During and after the war, Abadi continued her profession as a doctor, with a focus on tuberculosis, and her husband became a theater critic. From 1978 until 1994, she worked as a doctor at a private college for those with hearing difficulties called Cours Morvan. In the 1980s, she was awarded the Legion of Honor and Silver Medal of the National Academy of Medicine. She also wrote a book about her time in concentration camps during WWII called Terre de détresse which was published in 1995.

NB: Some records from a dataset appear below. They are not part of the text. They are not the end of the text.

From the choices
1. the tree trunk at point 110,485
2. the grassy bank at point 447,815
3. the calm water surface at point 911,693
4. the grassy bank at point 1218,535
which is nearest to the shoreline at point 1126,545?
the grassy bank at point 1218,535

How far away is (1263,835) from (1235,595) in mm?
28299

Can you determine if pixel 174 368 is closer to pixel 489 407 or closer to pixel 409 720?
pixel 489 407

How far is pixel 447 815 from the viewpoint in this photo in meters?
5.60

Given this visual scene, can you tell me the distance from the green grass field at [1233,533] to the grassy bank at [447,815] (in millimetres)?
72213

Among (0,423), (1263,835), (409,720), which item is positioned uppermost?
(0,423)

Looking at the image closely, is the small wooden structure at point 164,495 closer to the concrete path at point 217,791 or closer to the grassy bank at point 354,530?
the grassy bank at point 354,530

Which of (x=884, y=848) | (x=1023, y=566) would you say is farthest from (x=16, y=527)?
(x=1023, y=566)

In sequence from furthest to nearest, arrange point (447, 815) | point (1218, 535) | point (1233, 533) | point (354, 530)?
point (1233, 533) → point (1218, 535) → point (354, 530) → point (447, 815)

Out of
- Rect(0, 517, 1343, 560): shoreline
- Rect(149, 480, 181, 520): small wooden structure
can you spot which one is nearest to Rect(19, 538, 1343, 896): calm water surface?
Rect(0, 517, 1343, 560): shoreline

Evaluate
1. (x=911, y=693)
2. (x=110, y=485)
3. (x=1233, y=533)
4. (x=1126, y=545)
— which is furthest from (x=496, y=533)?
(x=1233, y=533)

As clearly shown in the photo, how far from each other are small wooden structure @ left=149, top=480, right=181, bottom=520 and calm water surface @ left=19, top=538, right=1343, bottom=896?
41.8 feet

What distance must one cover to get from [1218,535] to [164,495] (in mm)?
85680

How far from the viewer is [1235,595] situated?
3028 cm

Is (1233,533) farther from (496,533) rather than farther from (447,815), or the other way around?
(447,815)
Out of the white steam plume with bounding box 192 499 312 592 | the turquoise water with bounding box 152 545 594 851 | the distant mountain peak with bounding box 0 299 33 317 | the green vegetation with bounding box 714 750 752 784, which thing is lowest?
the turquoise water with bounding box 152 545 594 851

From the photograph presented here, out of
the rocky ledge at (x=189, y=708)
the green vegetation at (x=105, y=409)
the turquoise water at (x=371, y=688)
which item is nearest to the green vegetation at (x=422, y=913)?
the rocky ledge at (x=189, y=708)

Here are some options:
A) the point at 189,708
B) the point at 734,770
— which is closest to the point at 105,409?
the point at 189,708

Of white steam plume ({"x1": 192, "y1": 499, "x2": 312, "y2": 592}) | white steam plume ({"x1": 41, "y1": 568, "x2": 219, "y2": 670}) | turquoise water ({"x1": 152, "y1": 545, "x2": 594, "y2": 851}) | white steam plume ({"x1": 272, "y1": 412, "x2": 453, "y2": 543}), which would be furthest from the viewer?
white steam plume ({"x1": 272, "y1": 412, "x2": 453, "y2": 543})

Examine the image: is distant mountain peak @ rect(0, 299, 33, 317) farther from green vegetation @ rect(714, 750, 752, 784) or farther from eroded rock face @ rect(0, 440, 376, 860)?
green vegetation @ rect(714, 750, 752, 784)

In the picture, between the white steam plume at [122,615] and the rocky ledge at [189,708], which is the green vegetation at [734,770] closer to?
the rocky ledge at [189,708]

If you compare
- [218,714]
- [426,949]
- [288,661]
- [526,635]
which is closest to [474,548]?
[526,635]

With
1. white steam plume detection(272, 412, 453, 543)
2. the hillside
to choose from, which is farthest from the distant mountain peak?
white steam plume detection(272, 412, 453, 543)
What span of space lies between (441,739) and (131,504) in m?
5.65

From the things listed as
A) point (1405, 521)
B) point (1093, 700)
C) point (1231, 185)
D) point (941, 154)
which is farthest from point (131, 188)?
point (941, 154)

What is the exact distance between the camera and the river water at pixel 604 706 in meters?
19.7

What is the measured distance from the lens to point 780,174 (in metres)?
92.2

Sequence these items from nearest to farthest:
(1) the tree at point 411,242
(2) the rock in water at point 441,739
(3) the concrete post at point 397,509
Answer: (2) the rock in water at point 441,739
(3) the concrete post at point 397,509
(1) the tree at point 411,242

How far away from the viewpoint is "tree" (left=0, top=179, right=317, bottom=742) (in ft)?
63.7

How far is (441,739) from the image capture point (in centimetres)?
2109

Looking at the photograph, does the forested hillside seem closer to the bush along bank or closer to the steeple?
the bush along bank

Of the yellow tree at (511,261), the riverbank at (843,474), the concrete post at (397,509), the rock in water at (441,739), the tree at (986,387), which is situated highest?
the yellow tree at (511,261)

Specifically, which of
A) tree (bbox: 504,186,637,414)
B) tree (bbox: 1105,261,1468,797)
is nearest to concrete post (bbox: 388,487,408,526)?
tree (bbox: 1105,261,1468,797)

Moussa Abadi died in 1997 and two years after her husband's death, Abadi died by suicide in Paris on 29 July 1999. She left behind a suicide note addressed to the children that she had helped to save.

==Legacy==
Les Enfants et Amis Abadi organisation was created on 4 May 2000 by one of the children saved by the Abadis, Jeannette Wolgust. Its purpose is to bring together the children hidden by the couple and preserve their memory.
On 13 September 2008, a square in Paris was named "Place Moussa et Odette Abadi" as a tribute to the couple's work. On 28 October 2017, the "Square Odette et Moussa Abadi" was inaugurated in Nice in recognition of their work.